Micah Riecker's "History Lesson" from Mid-American Review and Steve Davenport's "Rivers to Gilead" from The Southern Review both received special mentions in the 2011 Pushcart Prize.

Congratulations everyone!

Wednesday, December 01, 2010

9L Holiday Sale/New Issue Preview

Today starts our annual Holiday Sale! If you buy a one-year subscription (usually 2 issues), you get a bonus issue. Subscriptions will start with our next issue, vol. 7, no. 2 (available in a few weeks), and include vol. 8, no. 1 and vol. 8, no. 2 (aka the bonus issue). All you have to do is head on over to the webstore, purchase a one-year subscription, and type "Holiday Sale" in the special instructions box. Ninth Letter makes is a great gift for the reader(s) in your life or as a nice treat for yourself.

Also, to kick off the sale, and because we're thrilled that the new issue (vol. 7, no. 2) is very close to being ready, we're going to be featuring a series of special previews from it. Today's preview is an excerpt from Peter Orner's creative nonfiction piece, "Horace and Josephine."

Problems to solve:
1. In the Ninth Letter post, what must a buyer type in the special instructions box to get the bonus issue?
2. Reproduce the whole listing that comes next, character for character.
The Ninth Letter post and the listing have nothing to do with each other.

Raw records:

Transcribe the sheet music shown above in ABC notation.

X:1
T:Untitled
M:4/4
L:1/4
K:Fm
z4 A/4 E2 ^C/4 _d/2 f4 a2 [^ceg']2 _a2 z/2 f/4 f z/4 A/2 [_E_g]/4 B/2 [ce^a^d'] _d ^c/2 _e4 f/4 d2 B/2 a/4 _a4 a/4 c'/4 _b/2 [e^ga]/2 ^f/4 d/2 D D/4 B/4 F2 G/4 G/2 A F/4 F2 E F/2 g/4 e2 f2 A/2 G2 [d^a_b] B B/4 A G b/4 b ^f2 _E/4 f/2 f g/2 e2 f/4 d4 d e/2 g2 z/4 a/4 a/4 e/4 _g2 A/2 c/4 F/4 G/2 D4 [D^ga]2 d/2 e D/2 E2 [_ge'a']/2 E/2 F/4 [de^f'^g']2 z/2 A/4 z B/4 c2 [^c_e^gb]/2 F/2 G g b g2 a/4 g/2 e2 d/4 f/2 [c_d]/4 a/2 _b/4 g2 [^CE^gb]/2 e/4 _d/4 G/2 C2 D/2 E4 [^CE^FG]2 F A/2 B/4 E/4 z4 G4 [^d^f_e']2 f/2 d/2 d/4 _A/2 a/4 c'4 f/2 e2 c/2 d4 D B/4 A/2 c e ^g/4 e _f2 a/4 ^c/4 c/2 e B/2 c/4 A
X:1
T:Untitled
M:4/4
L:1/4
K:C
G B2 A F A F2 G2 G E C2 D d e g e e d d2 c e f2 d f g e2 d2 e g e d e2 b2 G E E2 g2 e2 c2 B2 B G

Answer set:
1. "Holiday Sale"

2.
Transcribe the sheet music shown above in ABC notation.

X:1
T:Untitled
M:4/4
L:1/4
K:Fm
z4 A/4 E2 ^C/4 _d/2 f4 a2 [^ceg']2 _a2 z/2 f/4 f z/4 A/2 [_E_g]/4 B/2 [ce^a^d'] _d ^c/2 _e4 f/4 d2 B/2 a/4 _a4 a/4 c'/4 _b/2 [e^ga]/2 ^f/4 d/2 D D/4 B/4 F2 G/4 G/2 A F/4 F2 E F/2 g/4 e2 f2 A/2 G2 [d^a_b] B B/4 A G b/4 b ^f2 _E/4 f/2 f g/2 e2 f/4 d4 d e/2 g2 z/4 a/4 a/4 e/4 _g2 A/2 c/4 F/4 G/2 D4 [D^ga]2 d/2 e D/2 E2 [_ge'a']/2 E/2 F/4 [de^f'^g']2 z/2 A/4 z B/4 c2 [^c_e^gb]/2 F/2 G g b g2 a/4 g/2 e2 d/4 f/2 [c_d]/4 a/2 _b/4 g2 [^CE^gb]/2 e/4 _d/4 G/2 C2 D/2 E4 [^CE^FG]2 F A/2 B/4 E/4 z4 G4 [^d^f_e']2 f/2 d/2 d/4 _A/2 a/4 c'4 f/2 e2 c/2 d4 D B/4 A/2 c e ^g/4 e _f2 a/4 ^c/4 c/2 e B/2 c/4 A
X:1
T:Untitled
M:4/4
L:1/4
K:C
G B2 A F A F2 G2 G E C2 D d e g e e d d2 c e f2 d f g e2 d2 e g e d e2 b2 G E E2 g2 e2 c2 B2 B G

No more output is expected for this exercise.